--- Written request ---
Swap "camera" for "lens" in all the entries below, then write the lines out again with nothing else changed.

Spatial reasoning question data:
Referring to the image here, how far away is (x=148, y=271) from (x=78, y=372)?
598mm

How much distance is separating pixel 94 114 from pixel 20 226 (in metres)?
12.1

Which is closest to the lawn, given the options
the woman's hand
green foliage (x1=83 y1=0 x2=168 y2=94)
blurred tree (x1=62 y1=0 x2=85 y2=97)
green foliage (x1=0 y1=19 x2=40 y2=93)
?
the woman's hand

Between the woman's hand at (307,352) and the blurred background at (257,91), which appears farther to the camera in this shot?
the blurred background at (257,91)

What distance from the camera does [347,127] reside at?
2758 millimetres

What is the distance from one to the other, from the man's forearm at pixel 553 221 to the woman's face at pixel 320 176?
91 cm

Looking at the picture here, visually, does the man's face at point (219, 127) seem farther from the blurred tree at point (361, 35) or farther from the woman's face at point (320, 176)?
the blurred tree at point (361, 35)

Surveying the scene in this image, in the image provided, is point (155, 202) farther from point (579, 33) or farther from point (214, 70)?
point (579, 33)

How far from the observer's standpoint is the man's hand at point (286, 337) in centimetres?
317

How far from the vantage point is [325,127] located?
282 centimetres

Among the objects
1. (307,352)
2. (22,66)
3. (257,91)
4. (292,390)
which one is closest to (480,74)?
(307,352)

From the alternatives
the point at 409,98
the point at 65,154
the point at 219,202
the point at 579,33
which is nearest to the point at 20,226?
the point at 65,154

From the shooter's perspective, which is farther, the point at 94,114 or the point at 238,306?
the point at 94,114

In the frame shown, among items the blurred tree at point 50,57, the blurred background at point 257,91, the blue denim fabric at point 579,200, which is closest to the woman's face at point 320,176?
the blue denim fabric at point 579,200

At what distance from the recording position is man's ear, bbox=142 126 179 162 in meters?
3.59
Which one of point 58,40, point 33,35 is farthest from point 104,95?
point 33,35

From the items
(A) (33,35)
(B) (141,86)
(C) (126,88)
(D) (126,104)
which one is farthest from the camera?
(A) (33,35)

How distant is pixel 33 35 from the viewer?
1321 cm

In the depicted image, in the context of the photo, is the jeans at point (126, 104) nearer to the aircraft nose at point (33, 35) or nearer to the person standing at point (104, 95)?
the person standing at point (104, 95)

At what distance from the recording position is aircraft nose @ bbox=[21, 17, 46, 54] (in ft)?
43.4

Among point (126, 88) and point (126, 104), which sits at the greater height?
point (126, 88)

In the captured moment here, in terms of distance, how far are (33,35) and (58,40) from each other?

--- Response to the task ---
Referring to the image here, how far away is (x=148, y=271) from (x=78, y=372)?
598mm

How much distance is separating pixel 94 114 from pixel 20 226 (in metres)?
12.1

Which is closest to the lawn, given the options
the woman's hand
green foliage (x1=83 y1=0 x2=168 y2=94)
blurred tree (x1=62 y1=0 x2=85 y2=97)
green foliage (x1=0 y1=19 x2=40 y2=93)
?
the woman's hand

Between the woman's hand at (307,352) and the blurred background at (257,91), which appears farther to the lens in this shot?
the blurred background at (257,91)

What distance from the lens does [347,127] reside at?
2758 millimetres

What is the distance from one to the other, from the man's forearm at pixel 553 221 to the woman's face at pixel 320 176?
91 cm

Looking at the picture here, visually, does the man's face at point (219, 127) seem farther from the blurred tree at point (361, 35) or farther from the woman's face at point (320, 176)?
the blurred tree at point (361, 35)

Surveying the scene in this image, in the image provided, is point (155, 202) farther from point (579, 33) or farther from point (214, 70)?
point (579, 33)

How far from the observer's standpoint is the man's hand at point (286, 337) in centimetres?
317

How far from the vantage point is [325,127] located?
282 centimetres

Among the objects
1. (307,352)
2. (22,66)
3. (257,91)
4. (292,390)
which one is closest to (480,74)?
(307,352)

From the alternatives
the point at 409,98
the point at 65,154
the point at 219,202
the point at 579,33
which is nearest to the point at 20,226?
the point at 65,154

From the shooter's perspective, which is farther, the point at 94,114 or the point at 238,306?
the point at 94,114

In the frame shown, among items the blurred tree at point 50,57, the blurred background at point 257,91, the blue denim fabric at point 579,200, which is closest to the woman's face at point 320,176?
the blue denim fabric at point 579,200

At what distance from the recording position is man's ear, bbox=142 126 179 162 in meters?
3.59
Which one of point 58,40, point 33,35 is farthest from point 104,95?
point 33,35

From the items
(A) (33,35)
(B) (141,86)
(C) (126,88)
(D) (126,104)
which one is farthest from the lens?
(A) (33,35)

How distant is pixel 33 35 from the viewer?
1321 cm

In the depicted image, in the context of the photo, is the jeans at point (126, 104) nearer to the aircraft nose at point (33, 35) or nearer to the person standing at point (104, 95)?
the person standing at point (104, 95)

At what distance from the recording position is aircraft nose @ bbox=[21, 17, 46, 54] (in ft)?
43.4

Among point (126, 88) and point (126, 104), which sits at the greater height?
point (126, 88)

In the captured moment here, in terms of distance, how far are (33,35) and (58,40) from each other?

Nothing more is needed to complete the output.